Donald L. Chi is professor and the Lloyd and Kay Chapman Endowed Chair of Oral Health at the University of Washington School of Dentistry (Seattle, USA) and is Associate Dean for Research (effective 7/1). Chi is Co-Director of the NIDCR-funded T90/R90 training grant. He is dual board-certified in pediatric dentistry and dental public health. His research focuses on understanding the causes of oral health inequities and addressing them through community-based behavioral interventions and evidence-based policies. He received the 2017 IADR Distinguished Scientist Award and was named Pediatric Dentist of the Year by the American Academy of Pediatric Dentistry in 2018. In 2021, Chi was appointed Editor-in-Chief of the International Journal of Paediatric Dentistry. He teaches public health and provides comprehensive dental care as a staff pediatric dentist at the Odessa Brown Children’s Clinic in Seattle.

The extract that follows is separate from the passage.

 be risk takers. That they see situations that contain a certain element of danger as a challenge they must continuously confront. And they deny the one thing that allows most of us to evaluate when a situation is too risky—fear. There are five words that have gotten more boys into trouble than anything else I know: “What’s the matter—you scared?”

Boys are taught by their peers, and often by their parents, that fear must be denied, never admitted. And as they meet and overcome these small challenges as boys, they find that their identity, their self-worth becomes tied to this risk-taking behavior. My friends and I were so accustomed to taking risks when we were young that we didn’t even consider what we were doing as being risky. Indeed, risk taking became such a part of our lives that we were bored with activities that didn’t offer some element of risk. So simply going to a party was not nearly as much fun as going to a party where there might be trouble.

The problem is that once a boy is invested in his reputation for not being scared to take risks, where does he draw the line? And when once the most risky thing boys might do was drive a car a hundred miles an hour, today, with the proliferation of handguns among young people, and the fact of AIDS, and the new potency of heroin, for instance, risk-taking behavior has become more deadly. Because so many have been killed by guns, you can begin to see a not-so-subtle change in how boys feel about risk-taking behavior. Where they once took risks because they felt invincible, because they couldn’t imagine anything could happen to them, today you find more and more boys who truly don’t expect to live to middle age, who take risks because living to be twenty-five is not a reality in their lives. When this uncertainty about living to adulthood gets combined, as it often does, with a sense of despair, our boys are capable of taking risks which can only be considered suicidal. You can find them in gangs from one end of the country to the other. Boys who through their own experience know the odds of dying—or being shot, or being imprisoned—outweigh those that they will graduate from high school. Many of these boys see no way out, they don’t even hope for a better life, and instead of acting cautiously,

How did you first learn about the AADOCR and what motivated you to join?
I was a second-year dental student when I learned about AADOCR. My mentor, Peter Milgrom, encouraged me to submit our summer research findings to the AADOCR meeting. Our abstract was accepted, and it was the first time I presented my work at a scientific meeting. That meeting is what got me hooked on research. As part of that process I joined AADOCR in 2004, and I’ve been a member ever since.
Can you describe your research? How do you hope your work will impact others?
I am a board-certified pediatric dentist, and my training is in public health. My scholarship focuses on two lines of inquiry: understanding the causes of oral health inequalities and developing solutions to address them. I work on clinically relevant, persisting challenges in our field that affect vulnerable individuals and communities, which helps to ensure that the work I do can have impact on lives.
Can you describe your experience being a researcher from an underrepresented group in science?
I have insight into what it’s like to be part of vulnerable and stigmatized subgroups – but also recognize my personal attributes that translate into privilege. I grew up in a working poor immigrant family. I am gay, Asian, and a cis male. I speak English and I have degrees from prominent U.S. research universities. My background informs not only the questions I ask, but how I work with communities to find answers and, most importantly, the process by which I partner with communities to co-develop solutions. I recognize my privilege and use it to prioritize research that is responsive to the needs of vulnerable communities.
You have served on many Committees with the association, as well as a mentor for the MIND the Future mentees. What motivated you to get so involved, and how do you think the MIND the Future program’s will encourage and support its mission of increasing diversity?
My mentors taught me early on that mentoring is an important part of being a scientist. We need a strong pipeline of dental researchers. I define strength as a workforce that is diverse and reflective of communities in need, and the dental research community is more diverse now than when I started. And yet, we have a long way to go. Women researchers continue to face barriers in science, including sexism and misogyny. Minority researchers face racism and white supremacy. The entire dental research community suffers when these problems persist. I got involved with MIND the Future to give back to dentistry and work with early career scholars who are the future of our profession.
Based on your experience, how would you encourage AADOCR members to help increase the diversity of the research workforce?
Individuals can only do so much to directly influence workforce diversity. I am at the University of Washington, which has put a lot of resources into campus-wide diversity initiatives. Institutional commitment is crucial in improving diversity. One challenge is how institutional initiatives are interpreted and implemented within local units (in my case, the dental school). There can be significant resistance. Another challenge is that diversity initiatives tend to focus exclusively on recruitment. Less attention is devoted to retention, including efforts to make sure that recruits are happy and feel supported. However, there are things we can do as individuals. I would encourage AADOCR members to think about ways in which their own immediate work environments and spaces can be further diversified and how existing diversity can be nurtured.
What role do you think professional associations can play in supporting its members who are members of underrepresented minority/ethnic groups?
Professional organizations play a critical role in supporting its underrepresented members. Examples are formal and informal programming during annual meetings, lobbying for resources to support diversity programs, and implementing policies within the organization to promote change. MIND the Future is a great example of an organization investing in its most valuable asset, their members. These investments have great potential to yield benefits to individual trainees as well as our profession and society.